▶ [Directive]
Reproduce the following records verbatim, line for line.

(begin)

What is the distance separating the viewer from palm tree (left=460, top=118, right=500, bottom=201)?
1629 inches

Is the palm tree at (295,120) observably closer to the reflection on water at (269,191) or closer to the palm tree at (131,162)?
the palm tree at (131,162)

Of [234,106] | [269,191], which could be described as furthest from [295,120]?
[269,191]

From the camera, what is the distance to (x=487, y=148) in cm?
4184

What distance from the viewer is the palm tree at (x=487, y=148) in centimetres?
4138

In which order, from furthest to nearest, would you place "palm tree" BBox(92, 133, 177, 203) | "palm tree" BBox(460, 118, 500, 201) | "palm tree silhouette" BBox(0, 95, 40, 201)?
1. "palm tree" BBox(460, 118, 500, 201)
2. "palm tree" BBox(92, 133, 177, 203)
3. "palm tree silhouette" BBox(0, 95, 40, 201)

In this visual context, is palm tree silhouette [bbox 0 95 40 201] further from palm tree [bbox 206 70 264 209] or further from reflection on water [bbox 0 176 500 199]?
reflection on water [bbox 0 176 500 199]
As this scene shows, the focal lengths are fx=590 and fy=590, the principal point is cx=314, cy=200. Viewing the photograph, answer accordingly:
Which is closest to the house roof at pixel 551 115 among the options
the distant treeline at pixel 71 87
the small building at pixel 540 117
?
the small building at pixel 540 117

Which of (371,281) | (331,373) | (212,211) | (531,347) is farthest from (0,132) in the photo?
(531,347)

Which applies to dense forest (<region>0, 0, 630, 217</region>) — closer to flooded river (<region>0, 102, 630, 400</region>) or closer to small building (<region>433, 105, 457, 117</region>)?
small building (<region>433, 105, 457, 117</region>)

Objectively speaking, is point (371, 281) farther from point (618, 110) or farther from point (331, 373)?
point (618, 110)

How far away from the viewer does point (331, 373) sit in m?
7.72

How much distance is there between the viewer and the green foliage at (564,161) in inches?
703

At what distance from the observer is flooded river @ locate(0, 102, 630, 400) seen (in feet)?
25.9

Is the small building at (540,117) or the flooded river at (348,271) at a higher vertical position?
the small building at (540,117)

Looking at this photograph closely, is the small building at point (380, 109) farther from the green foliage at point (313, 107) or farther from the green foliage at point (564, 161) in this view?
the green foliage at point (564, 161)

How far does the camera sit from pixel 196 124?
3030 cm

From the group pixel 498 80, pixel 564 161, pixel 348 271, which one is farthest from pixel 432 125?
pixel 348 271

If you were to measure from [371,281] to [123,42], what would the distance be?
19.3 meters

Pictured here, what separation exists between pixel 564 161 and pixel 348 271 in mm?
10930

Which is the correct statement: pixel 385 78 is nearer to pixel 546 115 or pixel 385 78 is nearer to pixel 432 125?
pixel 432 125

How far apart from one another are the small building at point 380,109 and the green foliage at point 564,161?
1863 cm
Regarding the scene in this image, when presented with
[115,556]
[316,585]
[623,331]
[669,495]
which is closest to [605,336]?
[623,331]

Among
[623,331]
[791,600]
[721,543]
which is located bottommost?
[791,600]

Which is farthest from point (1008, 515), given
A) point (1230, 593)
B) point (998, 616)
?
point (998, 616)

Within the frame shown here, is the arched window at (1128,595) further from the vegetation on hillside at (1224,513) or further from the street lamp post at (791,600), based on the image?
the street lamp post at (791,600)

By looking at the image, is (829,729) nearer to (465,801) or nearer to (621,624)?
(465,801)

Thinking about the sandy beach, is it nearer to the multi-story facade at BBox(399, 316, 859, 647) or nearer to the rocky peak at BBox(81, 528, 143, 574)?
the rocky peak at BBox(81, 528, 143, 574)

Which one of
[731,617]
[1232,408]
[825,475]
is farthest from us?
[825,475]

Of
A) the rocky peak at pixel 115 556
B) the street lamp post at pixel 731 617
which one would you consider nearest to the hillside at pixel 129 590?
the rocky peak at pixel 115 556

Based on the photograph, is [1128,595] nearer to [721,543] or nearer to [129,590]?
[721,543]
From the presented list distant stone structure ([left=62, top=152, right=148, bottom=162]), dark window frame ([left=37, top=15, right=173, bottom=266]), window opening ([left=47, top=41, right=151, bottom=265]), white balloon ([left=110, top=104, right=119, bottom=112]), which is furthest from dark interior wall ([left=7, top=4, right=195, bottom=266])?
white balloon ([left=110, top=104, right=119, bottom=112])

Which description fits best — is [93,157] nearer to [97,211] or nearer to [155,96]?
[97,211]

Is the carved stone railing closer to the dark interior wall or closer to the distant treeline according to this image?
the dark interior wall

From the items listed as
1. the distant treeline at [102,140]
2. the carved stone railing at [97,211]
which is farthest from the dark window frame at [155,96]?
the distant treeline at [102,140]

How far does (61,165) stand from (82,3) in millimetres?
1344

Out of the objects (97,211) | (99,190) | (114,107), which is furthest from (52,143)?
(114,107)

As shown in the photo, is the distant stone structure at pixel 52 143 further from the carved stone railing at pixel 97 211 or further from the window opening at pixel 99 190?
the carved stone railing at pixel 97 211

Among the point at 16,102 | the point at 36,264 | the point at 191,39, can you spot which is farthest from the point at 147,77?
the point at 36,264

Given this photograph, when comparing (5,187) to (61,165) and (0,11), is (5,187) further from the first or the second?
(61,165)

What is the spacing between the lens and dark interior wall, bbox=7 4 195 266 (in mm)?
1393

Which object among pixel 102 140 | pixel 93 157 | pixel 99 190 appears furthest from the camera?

(end)

▶ [Full response]
What is the distance separating the viewer from palm tree (left=460, top=118, right=500, bottom=201)?
1629 inches

Is the palm tree at (295,120) observably closer to the reflection on water at (269,191) or closer to the palm tree at (131,162)?
the palm tree at (131,162)

Of [234,106] | [269,191], which could be described as furthest from [295,120]?
[269,191]

From the camera, what is the distance to (x=487, y=148) in cm?
4184

What distance from the viewer is the palm tree at (x=487, y=148) in centimetres?
4138

In which order, from furthest to nearest, would you place "palm tree" BBox(92, 133, 177, 203) | "palm tree" BBox(460, 118, 500, 201) | "palm tree silhouette" BBox(0, 95, 40, 201)?
1. "palm tree" BBox(460, 118, 500, 201)
2. "palm tree" BBox(92, 133, 177, 203)
3. "palm tree silhouette" BBox(0, 95, 40, 201)

In this visual context, is palm tree silhouette [bbox 0 95 40 201] further from palm tree [bbox 206 70 264 209] or further from reflection on water [bbox 0 176 500 199]?
reflection on water [bbox 0 176 500 199]
As this scene shows, the focal lengths are fx=590 and fy=590, the principal point is cx=314, cy=200. Viewing the photograph, answer accordingly:
Which is closest to the house roof at pixel 551 115 among the options
the distant treeline at pixel 71 87
the small building at pixel 540 117
?
the small building at pixel 540 117

Which of (371,281) | (331,373) | (212,211) | (531,347) is farthest from (0,132) in the photo?
(531,347)

Which applies to dense forest (<region>0, 0, 630, 217</region>) — closer to flooded river (<region>0, 102, 630, 400</region>) or closer to small building (<region>433, 105, 457, 117</region>)?
small building (<region>433, 105, 457, 117</region>)

Objectively speaking, is point (371, 281) farther from point (618, 110) or farther from point (331, 373)?
point (618, 110)

How far away from the viewer does point (331, 373) sit in m?
7.72

How much distance is there between the viewer and the green foliage at (564,161) in inches?
703

At what distance from the observer is flooded river @ locate(0, 102, 630, 400) seen (in feet)?
25.9

Is the small building at (540,117) or the flooded river at (348,271) at a higher vertical position?
the small building at (540,117)

Looking at this photograph closely, is the small building at point (380, 109) farther from the green foliage at point (313, 107) or farther from the green foliage at point (564, 161) in this view?
the green foliage at point (564, 161)

How far does the camera sit from pixel 196 124?
3030 cm

From the group pixel 498 80, pixel 564 161, pixel 348 271, which one is farthest from pixel 432 125?
pixel 348 271

If you were to measure from [371,281] to [123,42], what would the distance be?
19.3 meters

Pictured here, what separation exists between pixel 564 161 and pixel 348 271 in mm?
10930

Which is the correct statement: pixel 385 78 is nearer to pixel 546 115 or pixel 385 78 is nearer to pixel 432 125?
pixel 432 125

How far apart from one another are the small building at point 380,109 and the green foliage at point 564,161?
1863 cm
Regarding the scene in this image, when presented with
[115,556]
[316,585]
[623,331]
[669,495]
which is closest to [605,336]?
[623,331]

Among
[623,331]
[791,600]
[721,543]
which is located bottommost?
[791,600]

Which is farthest from point (1008, 515), given
A) point (1230, 593)
B) point (998, 616)
?
point (998, 616)

Within the frame shown here, is the arched window at (1128,595) further from the vegetation on hillside at (1224,513) or further from the street lamp post at (791,600), based on the image?
the street lamp post at (791,600)

By looking at the image, is (829,729) nearer to (465,801) or nearer to (621,624)?
(465,801)

Thinking about the sandy beach, is it nearer to the multi-story facade at BBox(399, 316, 859, 647) or nearer to the rocky peak at BBox(81, 528, 143, 574)?
the rocky peak at BBox(81, 528, 143, 574)

Which one of
[731,617]
[1232,408]
[825,475]
is farthest from us?
[825,475]

Of
A) the rocky peak at pixel 115 556
B) the street lamp post at pixel 731 617
which one would you consider nearest to the hillside at pixel 129 590?
the rocky peak at pixel 115 556

Based on the photograph, is [1128,595] nearer to [721,543] or nearer to [129,590]?
[721,543]
From the presented list distant stone structure ([left=62, top=152, right=148, bottom=162]), dark window frame ([left=37, top=15, right=173, bottom=266]), window opening ([left=47, top=41, right=151, bottom=265]), white balloon ([left=110, top=104, right=119, bottom=112]), which is furthest from dark interior wall ([left=7, top=4, right=195, bottom=266])?
white balloon ([left=110, top=104, right=119, bottom=112])

Which description fits best — is [93,157] nearer to [97,211] or nearer to [155,96]?
[97,211]

Is the carved stone railing closer to the dark interior wall or closer to the distant treeline according to this image?
the dark interior wall

From the items listed as
1. the distant treeline at [102,140]
2. the carved stone railing at [97,211]
which is farthest from the dark window frame at [155,96]?
the distant treeline at [102,140]

How far does (61,165) stand from (82,3) in millimetres?
1344

Out of the objects (97,211) | (99,190) | (114,107), which is furthest from (52,143)?
(114,107)

As shown in the photo, is the distant stone structure at pixel 52 143 further from the carved stone railing at pixel 97 211 or further from the window opening at pixel 99 190?
the carved stone railing at pixel 97 211

Among the point at 16,102 | the point at 36,264 | the point at 191,39, can you spot which is farthest from the point at 147,77?
the point at 36,264

Given this photograph, when comparing (5,187) to (61,165) and (0,11), is (5,187) further from the first or the second?
(61,165)

What is the spacing between the lens and dark interior wall, bbox=7 4 195 266 (in mm)?
1393

Which object among pixel 102 140 | pixel 93 157 | pixel 99 190 appears furthest from the camera?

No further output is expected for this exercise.